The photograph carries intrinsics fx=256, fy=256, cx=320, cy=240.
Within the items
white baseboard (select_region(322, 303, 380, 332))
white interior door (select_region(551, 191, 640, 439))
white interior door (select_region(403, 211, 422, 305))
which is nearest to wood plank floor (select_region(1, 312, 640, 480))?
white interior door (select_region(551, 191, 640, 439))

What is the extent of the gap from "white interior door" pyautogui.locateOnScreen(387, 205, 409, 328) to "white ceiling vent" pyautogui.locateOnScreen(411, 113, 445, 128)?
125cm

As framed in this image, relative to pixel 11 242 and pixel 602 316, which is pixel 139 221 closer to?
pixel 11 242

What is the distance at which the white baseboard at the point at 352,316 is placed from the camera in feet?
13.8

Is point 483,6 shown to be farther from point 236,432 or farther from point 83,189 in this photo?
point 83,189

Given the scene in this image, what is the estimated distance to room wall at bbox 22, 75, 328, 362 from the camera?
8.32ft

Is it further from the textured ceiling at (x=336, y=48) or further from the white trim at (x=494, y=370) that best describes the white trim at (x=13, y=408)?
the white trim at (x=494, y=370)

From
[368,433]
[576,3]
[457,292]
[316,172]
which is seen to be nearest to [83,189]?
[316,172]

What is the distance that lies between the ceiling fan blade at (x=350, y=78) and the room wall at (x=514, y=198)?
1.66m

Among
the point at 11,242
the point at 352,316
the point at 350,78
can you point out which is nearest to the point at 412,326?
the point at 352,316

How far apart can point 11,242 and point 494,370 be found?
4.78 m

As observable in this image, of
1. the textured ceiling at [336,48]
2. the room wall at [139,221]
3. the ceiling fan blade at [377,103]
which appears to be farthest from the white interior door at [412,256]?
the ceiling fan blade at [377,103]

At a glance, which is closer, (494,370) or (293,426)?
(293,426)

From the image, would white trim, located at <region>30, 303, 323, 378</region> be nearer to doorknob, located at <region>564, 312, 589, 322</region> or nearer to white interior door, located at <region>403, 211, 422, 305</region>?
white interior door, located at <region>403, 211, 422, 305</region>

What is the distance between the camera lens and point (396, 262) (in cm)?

-------------------------

* What is asked
Rewrite the listing above, replacing each "room wall" with "side wall" and changing nothing else.

* Problem solution
The photograph carries intrinsics fx=256, fy=256, cx=320, cy=240.
Within the items
white baseboard (select_region(322, 303, 380, 332))
white interior door (select_region(551, 191, 640, 439))
white interior door (select_region(403, 211, 422, 305))
which is nearest to wood plank floor (select_region(1, 312, 640, 480))?
white interior door (select_region(551, 191, 640, 439))

What is the extent of the gap from "white interior door" pyautogui.locateOnScreen(387, 205, 409, 328) to "white ceiling vent" pyautogui.locateOnScreen(411, 113, 445, 128)?
125cm

As framed in this image, relative to pixel 11 242 and pixel 602 316, which is pixel 139 221 closer to?
pixel 11 242

What is the distance at which the white baseboard at the point at 352,316 is placed from the camera in feet?
13.8

Is point 483,6 shown to be farther from point 236,432 or farther from point 83,189 in this photo?
point 83,189

Given the scene in this image, what is the estimated distance to side wall at bbox 22, 75, 328, 362 from the camera?
8.32ft

Is it further from the textured ceiling at (x=336, y=48) or further from the white trim at (x=494, y=370) that best describes the white trim at (x=13, y=408)?
the white trim at (x=494, y=370)

From
[368,433]
[576,3]
[457,292]
[316,172]
which is seen to be nearest to [83,189]?
[316,172]

What is the distance that lies between the ceiling fan blade at (x=350, y=78) and the side wall at (x=514, y=198)?
1.66m

Among
the point at 11,242
the point at 352,316
the point at 350,78
can you point out which is nearest to the point at 412,326?
the point at 352,316

How far apart can point 11,242 and point 494,370 be found?
4.78 m

As observable in this image, of
1. the textured ceiling at [336,48]
2. the side wall at [139,221]
3. the ceiling fan blade at [377,103]
which appears to be farthest from the white interior door at [412,256]?
the ceiling fan blade at [377,103]

At a glance, which is closer, (494,370) or (293,426)?
(293,426)

From the image, would white trim, located at <region>30, 303, 323, 378</region> be nearer to doorknob, located at <region>564, 312, 589, 322</region> or nearer to white interior door, located at <region>403, 211, 422, 305</region>?
white interior door, located at <region>403, 211, 422, 305</region>

What is the distance between the camera lens and point (396, 262) (in cm)?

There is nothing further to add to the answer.